== EXTRACT PROVIDED ==

Author(s): Tracey Valler-Jones, Kirsty Wedgbury

Automated blood pressure devices have been embraced by clinicians for their convenience and ease of use. Along with the pressure to remove mercury containing medical devices this is leading to the demise of the mercury sphygmomanometer and the loss of this essential skill. This paper argues that there is still a place for manual sphygmomanometry particularly when a clinical decision is based on accurate blood pressure readings. It is a recommendation of the Independent Advisory Group on Blood Pressure Monitoring in Clinical Practice [1] that auscultation as a method of determining blood pressure should continue to be taught to health care workers as appropriate.

This is a review of the available literature to explain the rationale for the use of manual sphygmomanometry and gives a step-by-step guide to the procedure with current supporting evidence. There is a brief discussion of special considerations when dealing with certain client groups. Normal blood pressures ranges for adult and children have been included along with a definition of hypertension in both.

===

- _AIM OF THE TASK_
Write the next part of the abstract on manual blood pressure measurement, picking up after its final sentence.

== MATERIAL PROVIDED ==

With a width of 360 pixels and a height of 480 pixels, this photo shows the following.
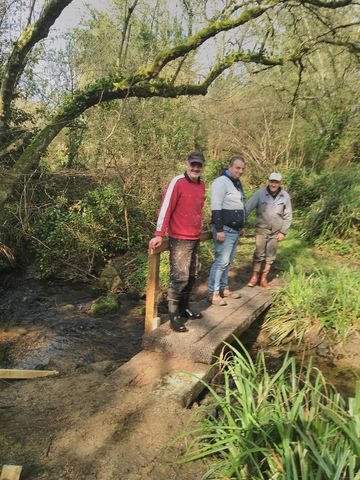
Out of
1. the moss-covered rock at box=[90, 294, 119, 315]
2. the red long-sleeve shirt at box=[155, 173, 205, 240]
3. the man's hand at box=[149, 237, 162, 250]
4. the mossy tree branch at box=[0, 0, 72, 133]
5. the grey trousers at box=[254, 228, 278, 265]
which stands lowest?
the moss-covered rock at box=[90, 294, 119, 315]

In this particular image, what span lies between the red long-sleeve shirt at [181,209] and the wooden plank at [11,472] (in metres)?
2.55

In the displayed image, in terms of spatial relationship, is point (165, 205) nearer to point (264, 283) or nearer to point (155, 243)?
point (155, 243)

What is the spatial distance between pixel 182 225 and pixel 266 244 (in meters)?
2.38

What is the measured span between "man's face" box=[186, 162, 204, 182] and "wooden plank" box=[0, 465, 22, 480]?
10.2 feet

===

- _OUTPUT FOR THIS TASK_
Key points: (1) There is pressure to remove mercury containing medical devices from the clinical area. However, they are currently exempt from legislation governing the use of mercury. (2) The manual auscultatory method is still perceived as the ‘gold standard’. (3) It is important that clinical staff are trained to undertake a blood pressure correctly and understand the rationale for each step of the procedure. (4) Manufacturers are still not required to meet set standards or benchmarks against which electronic devices are measured. (5) All blood pressure monitors for use within the clinical area must be CE marked; however, there are no recognised standards of accuracy that must be obtained to achieve a CE mark. (6) It is essential that all staff using electronic devices understand the device limitations and are aware of sources of error. (7) Where treatment protocols are based on accurate blood pressure readings, the clinician must ensure that the equipment is appropriate for that application.